--- Set of tasks ---
1. Transcribe everything in the interview on slasher-movie tension from "READERSVOICE.COM: In some" down to "keep the tension?".
2. Summarize the interview on slasher-movie tension in two sentences.

--- Excerpted passage ---
The art of maintaining tension and mystery in slasher movies...

READERSVOICE.COM: In some comments on movies you mention how the tension had been maintained till the end, like in Just Before Dawn. Some did it with increasing body counts, others with lighting, like Frightmare, and foreboding references, like to slaugherhouses in Texas Chainsaw Massacre. Others with isolation of the characters. like Friday the 13th, and claustrophobia. What are your favorite ways writers of slasher movies keep the tension?

PETER NORMANTON: Following my first encounter with Black Christmas many years ago I became fascinated by a director’s ability to interject the roving point of view camera. It can be used to such great effect, often claustrophobic effect. In those moments you know something is going to happen, something that will inevitably put a chill along your spine.
To this day I am a sucker for the misleading red herring, used to such magnificent effect in the Italian gialli. The Scandinavians have become the new masters of this approach in their wave of crime thrillers. As you say, isolation, claustrophobia and lighting are all essential elements in maintaining a sense of tension as is an impenetrable silence as the shadows fall, or as the unsuspecting victim enters a darkened house. While a brooding silence will keep you on the edge, there’s nothing like an atmospheric score, Bernard Herrmann’s screeching violins, Goblin’s soundtracks for Dario Argento and John Carpenter’s minimalist synthesised scores immediately spring to mind.

RV: What ways do writers of slasher films maintain mystery till the last moment, which you said of Urban Legend?

--- Recorded data ---
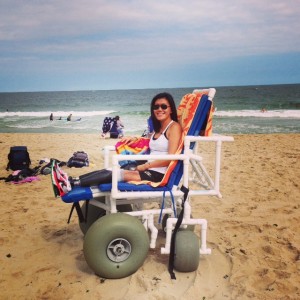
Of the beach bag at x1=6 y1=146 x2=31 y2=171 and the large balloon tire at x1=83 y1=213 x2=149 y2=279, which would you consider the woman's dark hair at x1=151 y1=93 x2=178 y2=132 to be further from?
the beach bag at x1=6 y1=146 x2=31 y2=171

--- Solved tasks ---
1.
READERSVOICE.COM: In some comments on movies you mention how the tension had been maintained till the end, like in Just Before Dawn. Some did it with increasing body counts, others with lighting, like Frightmare, and foreboding references, like to slaugherhouses in Texas Chainsaw Massacre. Others with isolation of the characters. like Friday the 13th, and claustrophobia. What are your favorite ways writers of slasher movies keep the tension?

2. Asked how slasher-movie writers keep up tension, Peter Normanton says the roving point-of-view camera has fascinated him since he first saw Black Christmas, because it can create a claustrophobic effect. He also names misleading red herrings as used in Italian gialli, isolation, claustrophobia, lighting, impenetrable silence, and atmospheric scores such as Bernard Herrmann's screeching violins, Goblin's soundtracks for Dario Argento, and John Carpenter's minimalist synthesized scores.